Une restructuration militaire critiquée sur tous les fronts
Le commandement nigérien vient de franchir une nouvelle étape controversée en décidant de dissocier l’opération Garkoi pour en créer deux autres : l’opération Akarasse à la frontière avec l’Algérie, et l’opération Klafoki à celle du Tchad. Officiellement, cette réorganisation vise à « améliorer l’efficacité » et la « coordination » des troupes. Pourtant, derrière les déclarations lénifiantes se cache une réalité autrement plus préoccupante.
Une inflation hiérarchique aux conséquences sociales dramatiques
La création de deux états-majors distincts s’accompagne nécessairement de la nomination de nouveaux cadres, de chefs de détachement et d’une logistique lourde. Des observateurs dénoncent une manœuvre coûteuse, voire une dilution des ressources publiques au profit d’une élite militaire, alors que le pays traverse une crise sociale sans précédent. À Niamey comme dans les régions reculées, la précarité gagne du terrain : des milliers de fonctionnaires, dont des enseignants sous contrat, subissent des mois de salaires impayés, plongeant des familles entières dans le dénuement.
Le contraste entre ces dépenses somptuaires et l’abandon des services publics essentiels est devenu insoutenable. Des fonds publics sont engloutis dans des bureaux climatisés et des structures militaires luxueuses, tandis que les écoles restent fermées faute de moyens et que les hôpitaux manquent cruellement de personnel et de matériel.
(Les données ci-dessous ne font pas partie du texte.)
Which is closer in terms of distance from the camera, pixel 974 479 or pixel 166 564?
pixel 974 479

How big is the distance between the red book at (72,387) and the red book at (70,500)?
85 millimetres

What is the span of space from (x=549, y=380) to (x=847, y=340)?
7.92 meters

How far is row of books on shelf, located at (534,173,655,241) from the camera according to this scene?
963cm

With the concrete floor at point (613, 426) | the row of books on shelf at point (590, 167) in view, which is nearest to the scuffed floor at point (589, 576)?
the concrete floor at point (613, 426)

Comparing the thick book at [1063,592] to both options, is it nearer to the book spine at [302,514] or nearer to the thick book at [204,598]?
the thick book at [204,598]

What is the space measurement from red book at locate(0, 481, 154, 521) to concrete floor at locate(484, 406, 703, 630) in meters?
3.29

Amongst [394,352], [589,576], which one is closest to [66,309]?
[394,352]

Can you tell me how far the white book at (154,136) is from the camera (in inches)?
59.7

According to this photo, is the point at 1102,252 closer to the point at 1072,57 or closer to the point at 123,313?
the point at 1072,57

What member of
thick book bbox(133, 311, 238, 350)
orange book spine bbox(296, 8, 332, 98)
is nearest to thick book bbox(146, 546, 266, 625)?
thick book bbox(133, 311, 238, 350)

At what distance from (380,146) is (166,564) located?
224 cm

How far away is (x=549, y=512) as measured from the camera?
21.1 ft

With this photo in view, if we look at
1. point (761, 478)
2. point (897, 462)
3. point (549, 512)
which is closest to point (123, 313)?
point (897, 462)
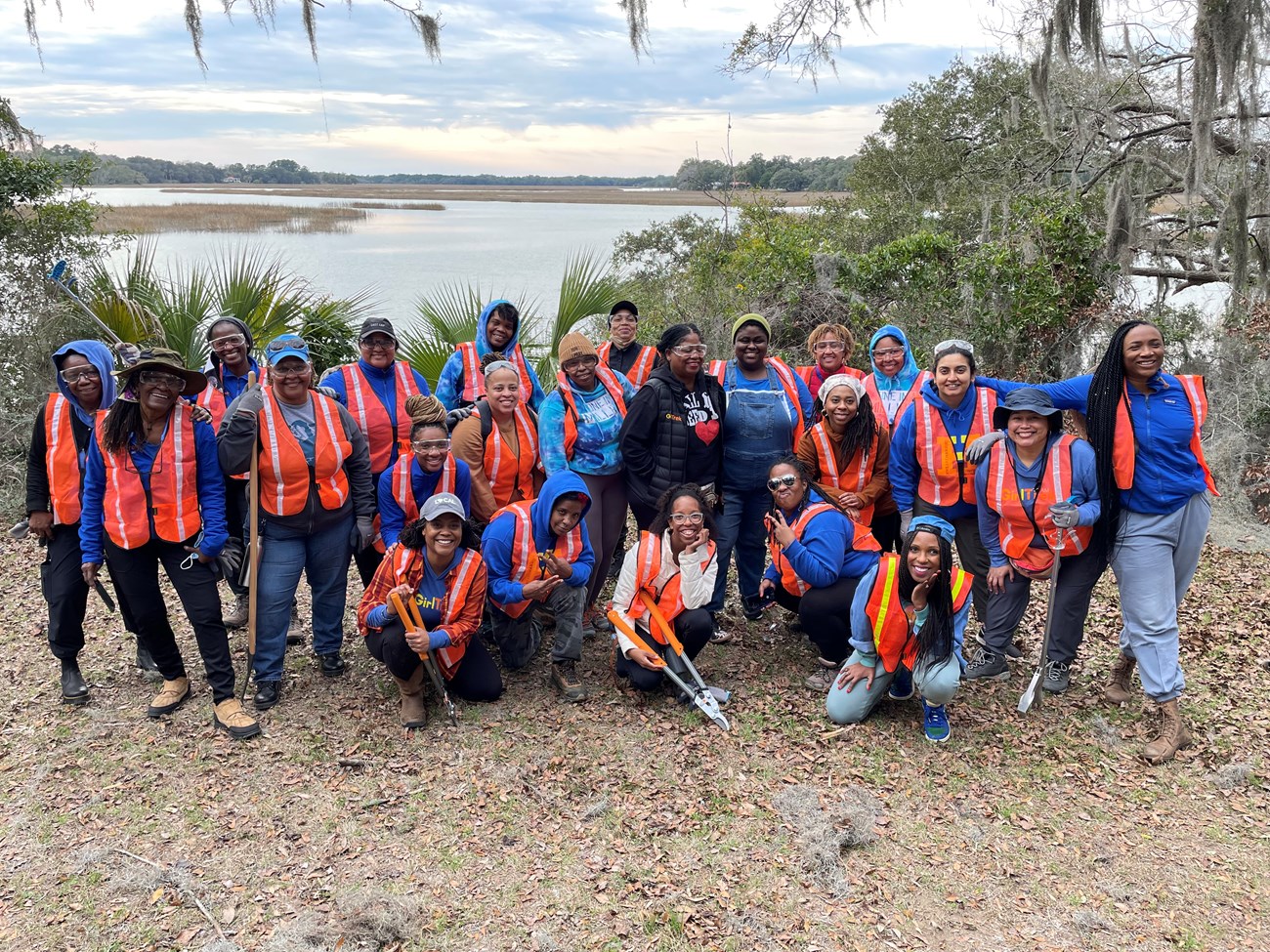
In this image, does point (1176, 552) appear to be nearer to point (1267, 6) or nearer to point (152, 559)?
point (152, 559)

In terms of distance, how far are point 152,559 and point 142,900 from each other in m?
1.73

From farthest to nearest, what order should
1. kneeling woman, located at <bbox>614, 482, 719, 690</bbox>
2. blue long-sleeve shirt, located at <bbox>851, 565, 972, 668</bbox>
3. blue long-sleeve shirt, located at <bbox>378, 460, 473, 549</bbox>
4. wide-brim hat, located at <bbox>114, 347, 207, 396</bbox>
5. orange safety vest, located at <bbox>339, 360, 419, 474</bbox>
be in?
orange safety vest, located at <bbox>339, 360, 419, 474</bbox>
blue long-sleeve shirt, located at <bbox>378, 460, 473, 549</bbox>
kneeling woman, located at <bbox>614, 482, 719, 690</bbox>
blue long-sleeve shirt, located at <bbox>851, 565, 972, 668</bbox>
wide-brim hat, located at <bbox>114, 347, 207, 396</bbox>

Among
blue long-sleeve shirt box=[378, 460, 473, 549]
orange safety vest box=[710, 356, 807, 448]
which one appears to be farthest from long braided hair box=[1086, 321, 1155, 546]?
blue long-sleeve shirt box=[378, 460, 473, 549]

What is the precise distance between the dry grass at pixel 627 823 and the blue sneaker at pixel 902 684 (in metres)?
0.11

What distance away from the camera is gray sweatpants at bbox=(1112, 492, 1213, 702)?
182 inches

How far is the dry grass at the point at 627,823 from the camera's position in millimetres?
3553

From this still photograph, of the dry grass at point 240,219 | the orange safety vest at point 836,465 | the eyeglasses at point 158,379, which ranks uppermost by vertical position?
the dry grass at point 240,219

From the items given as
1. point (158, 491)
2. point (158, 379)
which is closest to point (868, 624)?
point (158, 491)

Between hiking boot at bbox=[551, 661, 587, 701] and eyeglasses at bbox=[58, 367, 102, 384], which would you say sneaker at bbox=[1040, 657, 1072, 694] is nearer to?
hiking boot at bbox=[551, 661, 587, 701]

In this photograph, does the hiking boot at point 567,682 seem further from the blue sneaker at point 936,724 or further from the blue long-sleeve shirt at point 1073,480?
the blue long-sleeve shirt at point 1073,480

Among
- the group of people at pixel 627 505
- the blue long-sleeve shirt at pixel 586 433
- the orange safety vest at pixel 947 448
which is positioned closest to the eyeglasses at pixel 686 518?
the group of people at pixel 627 505

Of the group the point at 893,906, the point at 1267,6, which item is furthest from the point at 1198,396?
the point at 1267,6

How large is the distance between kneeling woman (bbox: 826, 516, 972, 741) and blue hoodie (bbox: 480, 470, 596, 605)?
1585 mm

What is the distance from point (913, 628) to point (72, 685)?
469 cm
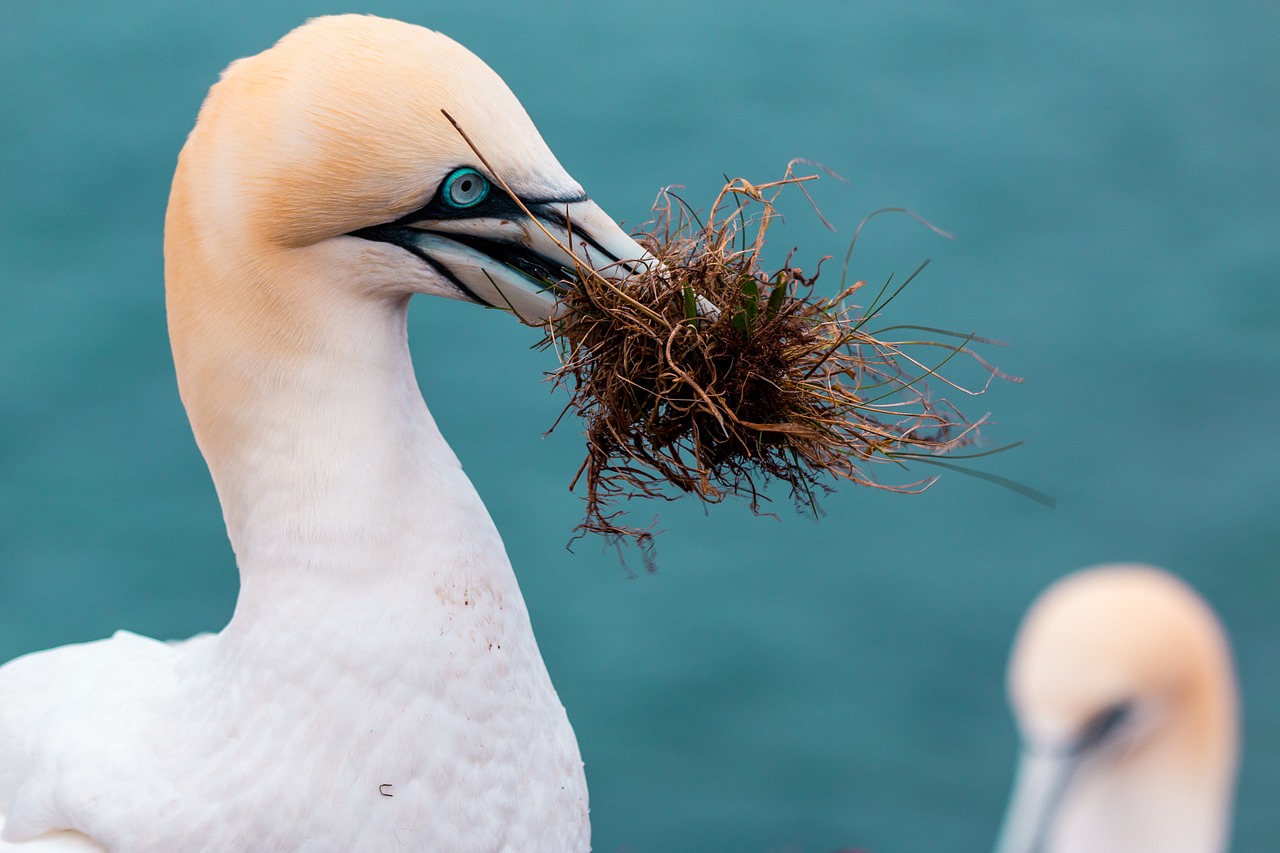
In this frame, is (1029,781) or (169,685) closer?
(169,685)

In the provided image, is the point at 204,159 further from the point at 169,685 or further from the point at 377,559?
the point at 169,685

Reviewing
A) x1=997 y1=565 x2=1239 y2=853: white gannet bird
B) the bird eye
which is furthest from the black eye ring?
x1=997 y1=565 x2=1239 y2=853: white gannet bird

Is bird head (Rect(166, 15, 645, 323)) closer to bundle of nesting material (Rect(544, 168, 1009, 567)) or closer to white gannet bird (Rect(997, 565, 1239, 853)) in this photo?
bundle of nesting material (Rect(544, 168, 1009, 567))

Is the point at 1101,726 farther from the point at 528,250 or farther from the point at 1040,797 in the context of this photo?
the point at 528,250

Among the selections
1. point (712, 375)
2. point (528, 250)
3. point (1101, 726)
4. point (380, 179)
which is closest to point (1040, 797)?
point (1101, 726)

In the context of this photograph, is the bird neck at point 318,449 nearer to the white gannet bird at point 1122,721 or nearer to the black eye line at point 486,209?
the black eye line at point 486,209

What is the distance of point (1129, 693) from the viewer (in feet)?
4.47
Une armée en recul face à la menace terroriste
Cette restructuration n’est pas seulement un gouffre financier : elle révèle une armée aux abois. Si la situation était maîtrisée, une seule chaîne de commandement aurait suffi. Or, la nécessité de déployer deux états-majors simultanément aux frontières opposées du pays témoigne d’une pression terroriste devenue ingérable. Les groupes armés, qu’ils soient affiliés à Al-Qaïda, à l’État islamique ou à Boko Haram, ont étendu leur emprise, forçant l’armée à se disperser pour colmater des brèches toujours plus nombreuses.
Le territoire nigérien est désormais pris en étau. Chaque nouvelle faille comblée à grand renfort de moyens humains et financiers laisse une autre zone vulnérable. Cette fragmentation des forces n’est donc pas une avancée stratégique, mais bien l’aveu d’une incapacité croissante à protéger le pays.
Un bilan accablant : gaspillage public et impuissance sécuritaire
Entre la dilapidation des deniers de l’État et l’abandon des priorités sociales, cette réorganisation militaire apparaît comme une réponse désordonnée à une crise bien plus profonde. Elle coûte cher au contribuable, affame une population déjà exsangue et révèle, malgré les communiqués triomphalistes, l’enlisement sécuritaire d’un pays autrefois stable. La création des opérations Akarasse et Klafoki n’est pas le signe d’une armée offensive, mais celui d’une institution aux prises avec ses propres contradictions.